Ecology, spirituality, and appreciation of nature come together in Tu BiSh’vat, our Jewish Earth Day. Occurring on February 8 this year, it’s a time for planting trees in Israel and our communities. It’s an occasion to focus on the environment’s well-being and our stewardship of the earth. The Talmud calls Tu BiSh’vat the “New Year for Trees.” And, like much of Judaism, there are deeper, spiritual layers of meaning to this mid-winter holiday.
The Jewish mystics of our tradition see Tu BiSh’vat as part of a cosmic and divine drama. Judaism teaches that God’s blessings continually flow to all beings. In kabbalah—the Jewish mystical tradition—the divine flow of God’s energy in the universe is imagined as an Eitz Chayim—a Tree of Life—with roots above, branching down toward Creation, offering us its beneficent fruit.
So on Tu BiSh’vat we not only celebrate a new year for trees, we celebrate a new year for the divine Tree of Life, as well. Kabbalah teaches that when we eat specific fruits and nuts at a Tu BiSh’vat seder, we stimulate and renew the produce of the divine Tree of Life—that is, we help increase the divine flow of blessings and abundance into the universe. As Rabbi Arthur Waskow expresses it in Seasons of Our Joy, “It is as if [Tu BiSh’vat] were God’s own Rosh Hashanah. Just as we need God’s presence on our Rosh Hashanah to help us renew our days, so God, as it were, needs our presence on this one.”
The sixteenth-century kabbalists of Safed, Israel, instituted the Tu BiSh’vat seder. It is modeled on the Passover seder, replete with special foods, four cups of wine or grape juice, and a unique haggadah that speaks of nature and these cosmic and divine themes.

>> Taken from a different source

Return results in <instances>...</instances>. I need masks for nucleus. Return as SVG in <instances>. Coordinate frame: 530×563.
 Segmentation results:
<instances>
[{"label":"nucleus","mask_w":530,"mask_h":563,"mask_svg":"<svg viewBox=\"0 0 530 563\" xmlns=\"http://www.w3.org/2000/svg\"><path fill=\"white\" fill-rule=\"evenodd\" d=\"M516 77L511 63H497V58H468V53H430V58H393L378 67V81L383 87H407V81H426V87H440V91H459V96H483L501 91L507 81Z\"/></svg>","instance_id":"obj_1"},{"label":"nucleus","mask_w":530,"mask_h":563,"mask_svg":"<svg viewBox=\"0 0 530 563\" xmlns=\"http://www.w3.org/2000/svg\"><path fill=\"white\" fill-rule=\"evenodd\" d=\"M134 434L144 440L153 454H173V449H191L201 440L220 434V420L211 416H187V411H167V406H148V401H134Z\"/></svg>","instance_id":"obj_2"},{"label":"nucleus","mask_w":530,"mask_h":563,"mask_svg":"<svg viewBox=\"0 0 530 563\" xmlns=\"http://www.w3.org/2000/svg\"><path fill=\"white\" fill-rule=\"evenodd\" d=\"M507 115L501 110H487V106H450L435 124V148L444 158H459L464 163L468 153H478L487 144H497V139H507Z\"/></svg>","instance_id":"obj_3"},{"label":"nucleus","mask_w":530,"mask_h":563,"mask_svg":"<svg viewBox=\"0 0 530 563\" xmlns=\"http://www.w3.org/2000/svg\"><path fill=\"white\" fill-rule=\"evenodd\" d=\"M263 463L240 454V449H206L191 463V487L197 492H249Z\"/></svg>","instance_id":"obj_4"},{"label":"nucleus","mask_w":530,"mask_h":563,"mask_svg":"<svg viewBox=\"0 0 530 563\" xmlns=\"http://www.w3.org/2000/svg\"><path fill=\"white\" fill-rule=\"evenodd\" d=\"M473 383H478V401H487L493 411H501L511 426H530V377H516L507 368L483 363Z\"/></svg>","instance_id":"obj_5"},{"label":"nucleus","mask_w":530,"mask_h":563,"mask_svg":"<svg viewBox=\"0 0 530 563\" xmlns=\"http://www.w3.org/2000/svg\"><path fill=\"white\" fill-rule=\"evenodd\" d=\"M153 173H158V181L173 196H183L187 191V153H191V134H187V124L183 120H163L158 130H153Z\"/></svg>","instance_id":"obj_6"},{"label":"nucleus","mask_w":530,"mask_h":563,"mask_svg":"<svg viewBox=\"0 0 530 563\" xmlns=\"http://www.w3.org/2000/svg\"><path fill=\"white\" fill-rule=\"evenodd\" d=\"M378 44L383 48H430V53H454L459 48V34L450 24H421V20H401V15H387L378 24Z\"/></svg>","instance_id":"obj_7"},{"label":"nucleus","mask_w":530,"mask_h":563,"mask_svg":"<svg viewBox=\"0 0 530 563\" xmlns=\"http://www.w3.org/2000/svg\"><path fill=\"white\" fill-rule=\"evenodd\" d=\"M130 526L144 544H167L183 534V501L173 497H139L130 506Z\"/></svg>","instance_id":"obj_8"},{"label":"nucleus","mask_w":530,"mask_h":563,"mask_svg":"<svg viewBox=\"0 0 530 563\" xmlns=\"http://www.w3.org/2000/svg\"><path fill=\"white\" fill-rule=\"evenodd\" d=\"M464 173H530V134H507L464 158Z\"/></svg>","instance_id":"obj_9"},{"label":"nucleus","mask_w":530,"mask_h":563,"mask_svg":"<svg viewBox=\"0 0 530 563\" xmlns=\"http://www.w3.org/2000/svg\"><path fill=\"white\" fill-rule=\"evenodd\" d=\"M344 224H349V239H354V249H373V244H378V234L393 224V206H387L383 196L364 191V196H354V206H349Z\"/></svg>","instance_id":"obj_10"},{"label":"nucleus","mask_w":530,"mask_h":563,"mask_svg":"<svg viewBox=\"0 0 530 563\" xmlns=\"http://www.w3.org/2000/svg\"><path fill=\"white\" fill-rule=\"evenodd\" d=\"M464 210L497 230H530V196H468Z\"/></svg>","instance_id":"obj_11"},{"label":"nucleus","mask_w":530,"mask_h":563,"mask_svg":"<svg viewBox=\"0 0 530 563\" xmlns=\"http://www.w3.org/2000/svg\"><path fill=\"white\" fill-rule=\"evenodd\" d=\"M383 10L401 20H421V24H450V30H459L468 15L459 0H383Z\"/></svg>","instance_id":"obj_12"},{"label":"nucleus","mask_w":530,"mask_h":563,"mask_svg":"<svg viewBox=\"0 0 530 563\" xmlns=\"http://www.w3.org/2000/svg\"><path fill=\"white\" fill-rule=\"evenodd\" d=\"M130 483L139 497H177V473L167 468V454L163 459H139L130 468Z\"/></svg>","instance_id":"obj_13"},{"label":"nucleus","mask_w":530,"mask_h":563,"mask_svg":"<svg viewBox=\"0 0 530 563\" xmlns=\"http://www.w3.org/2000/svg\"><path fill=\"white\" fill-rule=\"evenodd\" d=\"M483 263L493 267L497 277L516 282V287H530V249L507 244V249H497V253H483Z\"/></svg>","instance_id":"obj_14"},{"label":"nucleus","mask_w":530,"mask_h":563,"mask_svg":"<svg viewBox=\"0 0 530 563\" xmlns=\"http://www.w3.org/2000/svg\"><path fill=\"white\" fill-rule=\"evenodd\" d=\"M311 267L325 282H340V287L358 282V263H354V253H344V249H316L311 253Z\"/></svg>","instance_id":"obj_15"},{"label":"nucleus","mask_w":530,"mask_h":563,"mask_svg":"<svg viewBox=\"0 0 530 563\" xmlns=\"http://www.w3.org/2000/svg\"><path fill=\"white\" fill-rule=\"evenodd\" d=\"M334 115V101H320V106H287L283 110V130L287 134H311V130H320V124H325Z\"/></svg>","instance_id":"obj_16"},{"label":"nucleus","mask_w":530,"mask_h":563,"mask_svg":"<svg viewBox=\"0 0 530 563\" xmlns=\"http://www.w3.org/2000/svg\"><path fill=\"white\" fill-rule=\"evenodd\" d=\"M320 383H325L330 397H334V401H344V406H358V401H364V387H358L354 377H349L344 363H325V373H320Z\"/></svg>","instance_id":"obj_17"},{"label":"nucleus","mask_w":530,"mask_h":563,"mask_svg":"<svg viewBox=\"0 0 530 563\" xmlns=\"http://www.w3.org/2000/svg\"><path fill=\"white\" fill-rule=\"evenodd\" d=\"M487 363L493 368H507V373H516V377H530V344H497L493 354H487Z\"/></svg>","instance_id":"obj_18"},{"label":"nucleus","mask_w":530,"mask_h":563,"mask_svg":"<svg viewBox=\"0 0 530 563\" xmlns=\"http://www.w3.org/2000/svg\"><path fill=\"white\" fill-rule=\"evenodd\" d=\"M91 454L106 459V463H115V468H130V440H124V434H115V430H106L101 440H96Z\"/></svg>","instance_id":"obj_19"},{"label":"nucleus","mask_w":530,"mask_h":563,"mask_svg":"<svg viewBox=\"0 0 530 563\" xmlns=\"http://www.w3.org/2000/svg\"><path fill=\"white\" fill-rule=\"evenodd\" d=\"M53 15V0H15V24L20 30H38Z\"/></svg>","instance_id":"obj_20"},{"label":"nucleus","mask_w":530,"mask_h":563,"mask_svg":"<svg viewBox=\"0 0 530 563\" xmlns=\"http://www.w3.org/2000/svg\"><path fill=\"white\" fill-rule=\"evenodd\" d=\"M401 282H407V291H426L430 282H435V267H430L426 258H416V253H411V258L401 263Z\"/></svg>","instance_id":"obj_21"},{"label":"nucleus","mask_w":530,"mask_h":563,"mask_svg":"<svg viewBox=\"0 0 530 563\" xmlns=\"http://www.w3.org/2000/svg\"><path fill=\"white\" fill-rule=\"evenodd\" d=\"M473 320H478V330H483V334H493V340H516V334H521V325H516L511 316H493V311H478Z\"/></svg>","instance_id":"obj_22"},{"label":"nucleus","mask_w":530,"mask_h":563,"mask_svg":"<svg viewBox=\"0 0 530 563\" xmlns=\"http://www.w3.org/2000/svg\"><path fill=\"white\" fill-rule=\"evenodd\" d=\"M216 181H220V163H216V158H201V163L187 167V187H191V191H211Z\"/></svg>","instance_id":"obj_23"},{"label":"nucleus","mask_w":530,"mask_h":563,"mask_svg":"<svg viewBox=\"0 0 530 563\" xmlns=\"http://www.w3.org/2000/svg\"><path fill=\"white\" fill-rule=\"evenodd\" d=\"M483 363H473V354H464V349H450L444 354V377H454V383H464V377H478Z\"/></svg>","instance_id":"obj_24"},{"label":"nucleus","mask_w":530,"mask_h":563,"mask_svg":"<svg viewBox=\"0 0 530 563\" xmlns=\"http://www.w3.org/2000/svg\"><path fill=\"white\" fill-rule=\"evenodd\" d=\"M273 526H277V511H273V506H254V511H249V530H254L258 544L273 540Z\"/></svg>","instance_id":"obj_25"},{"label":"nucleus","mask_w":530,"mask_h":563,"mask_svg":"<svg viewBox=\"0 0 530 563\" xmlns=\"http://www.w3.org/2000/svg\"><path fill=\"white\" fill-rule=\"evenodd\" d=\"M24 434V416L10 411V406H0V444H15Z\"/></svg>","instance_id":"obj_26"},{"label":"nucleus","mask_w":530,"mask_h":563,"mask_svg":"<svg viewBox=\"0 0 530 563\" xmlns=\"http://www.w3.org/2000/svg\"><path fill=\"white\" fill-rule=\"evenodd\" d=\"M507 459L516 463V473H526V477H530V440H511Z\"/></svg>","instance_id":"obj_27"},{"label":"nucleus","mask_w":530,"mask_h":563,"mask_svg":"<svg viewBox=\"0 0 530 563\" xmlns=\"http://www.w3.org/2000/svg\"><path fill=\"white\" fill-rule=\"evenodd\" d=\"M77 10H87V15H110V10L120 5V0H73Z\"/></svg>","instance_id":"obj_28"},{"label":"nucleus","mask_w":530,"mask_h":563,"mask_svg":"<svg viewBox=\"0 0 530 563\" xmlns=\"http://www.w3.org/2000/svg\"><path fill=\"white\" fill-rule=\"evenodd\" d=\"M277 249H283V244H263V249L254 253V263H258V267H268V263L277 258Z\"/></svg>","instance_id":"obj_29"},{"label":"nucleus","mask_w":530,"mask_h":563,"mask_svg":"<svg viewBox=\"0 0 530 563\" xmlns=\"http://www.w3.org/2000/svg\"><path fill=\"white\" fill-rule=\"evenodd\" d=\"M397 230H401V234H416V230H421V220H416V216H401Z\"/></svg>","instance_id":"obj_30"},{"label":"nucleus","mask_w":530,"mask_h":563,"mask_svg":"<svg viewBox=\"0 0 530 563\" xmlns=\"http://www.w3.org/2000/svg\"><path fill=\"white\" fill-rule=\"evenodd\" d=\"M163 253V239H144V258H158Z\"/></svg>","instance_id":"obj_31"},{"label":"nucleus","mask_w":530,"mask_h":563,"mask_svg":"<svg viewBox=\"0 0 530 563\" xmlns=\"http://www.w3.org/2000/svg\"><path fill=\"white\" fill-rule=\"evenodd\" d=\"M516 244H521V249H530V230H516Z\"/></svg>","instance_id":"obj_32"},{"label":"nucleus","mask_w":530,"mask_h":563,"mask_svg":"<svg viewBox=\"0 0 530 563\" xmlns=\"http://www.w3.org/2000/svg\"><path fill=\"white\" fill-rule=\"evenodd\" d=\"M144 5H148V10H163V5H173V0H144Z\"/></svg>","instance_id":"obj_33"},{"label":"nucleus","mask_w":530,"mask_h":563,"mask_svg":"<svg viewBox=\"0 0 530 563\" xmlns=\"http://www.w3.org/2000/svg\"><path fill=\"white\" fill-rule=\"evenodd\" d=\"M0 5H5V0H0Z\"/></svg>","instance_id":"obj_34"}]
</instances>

A fine Tu BiSh’vat haggadah is Seder Tu Bishevat: The Festival of Trees by Adam Fisher (CCAR Press, 1989). A wonderful Jewish organization that focuses on environmental issues is The Coalition on the Environment and Jewish Life (COEJL). To learn more about kabbalah, please see this introductory overview from myjewishlearning.com: kabbalah.
If you’ve celebrated Tu BiSh’vat, what are some of your favorite practices and experiences?